Recycle lead and other munition waste. Most munitions are both recyclable, and can return money to a range facility. In fact, successful munitions management in the military has already been emphasizing recycling.
Explore phasing out lead bullets consistent with your budgetary resources. Bullets manufactured from plastics, composites or other non-lead cores are becoming increasingly available. Although these training-only bullets cannot be effective in actual law enforcement on-duty use, they have projectile dynamics that can be helpful in range training. A transition to alternative materials might meet some of your range needs.
When appropriate, introduce realistic training simulators. Realistic simulators can be especially useful for new or ‘problem’ shooters since they have no significant environmental impact. Law enforcement, commercial and multi-use ranges have been increasingly incorporating virtual training facilities.

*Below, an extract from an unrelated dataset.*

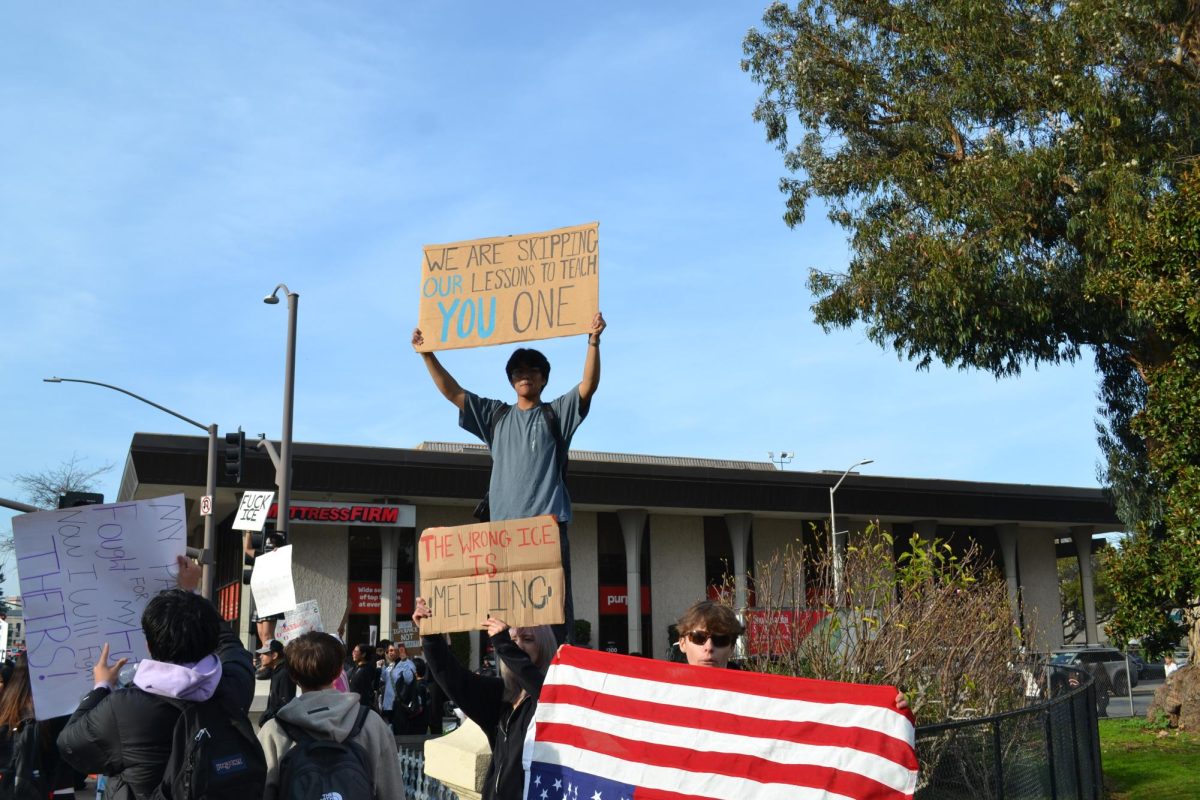A student holds a sign reading “We are skipping our lessons to teach you one” while standing above the crowd during a student-led protest over immigration enforcement policies in downtown San Mateo.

Some combined virtual and live-fire systems allow a seamless transition within a day’s training. For law enforcement, virtual scenarios can have an added advantage if they realistically implement an up-to-date ‘use of force’ legal case study with a known outcome. At a time when federal and local leaders have raised concern that recent incidents may inhibit effective law enforcement, these simulations can enhance officer knowledge and confidence.
Safe Noise Levels
To avoid hearing damage, understand how to measure noise levels and keep them within safe ranges. The best gun range designs always address two primary noise considerations: the sound level within and noise transmission outside of the range. The sound produced by gunfire seems deafening outdoors, but when the acoustical energy is confined to an indoor space as in a firing range, it gets even louder. To protect against hearing damage, one’s 24-hour noise exposure at the ear should not exceed 70 decibels, a weighted sound measurement that describes the level of sound and noise.
Divide your range into bays to allow modular cleaning and maintenance. If your range will exceed 12 shooting points, bays can help you manage your capacity. For example, keeping your range clean and well-maintained is critical to a good environment. However, it can be costly to shut down an entire range for the cleaning process. With separate shooting bays, you can stay open for activity.
Generally a 10-point range will function more efficiently if divided into two bays of five points each and a 12-point range into two bays of six points each. By dividing the range into bays, you can improve other inefficiencies, e.g. lighting and ventilation of only those shooting bays being used at the time are in operation. You can also separate shooters by skill levels and conduct training classes without interference.
Eye protection is essential for anyone using a firearm, whether at a shooting range or in a forest or field. After all, shotguns and rifles are held on the shoulder, while handguns are no more than an arm’s length away.
These different shooting activities all occur in close proximity to the face, which means you should take every precaution to shield your users’ eyes from harm. She adds that with today’s ammunition and extensive use of jacketed or semi-jacketed bullets, there is an increased chance that a small particle can return toward the firing line and cause injury to shooters. The enforcement of a policy requiring the use of shooting glasses or safety glasses is a must.
The use of firearms by law enforcement is in the spotlight. These guidelines can help ensure a safe and successful year for your training.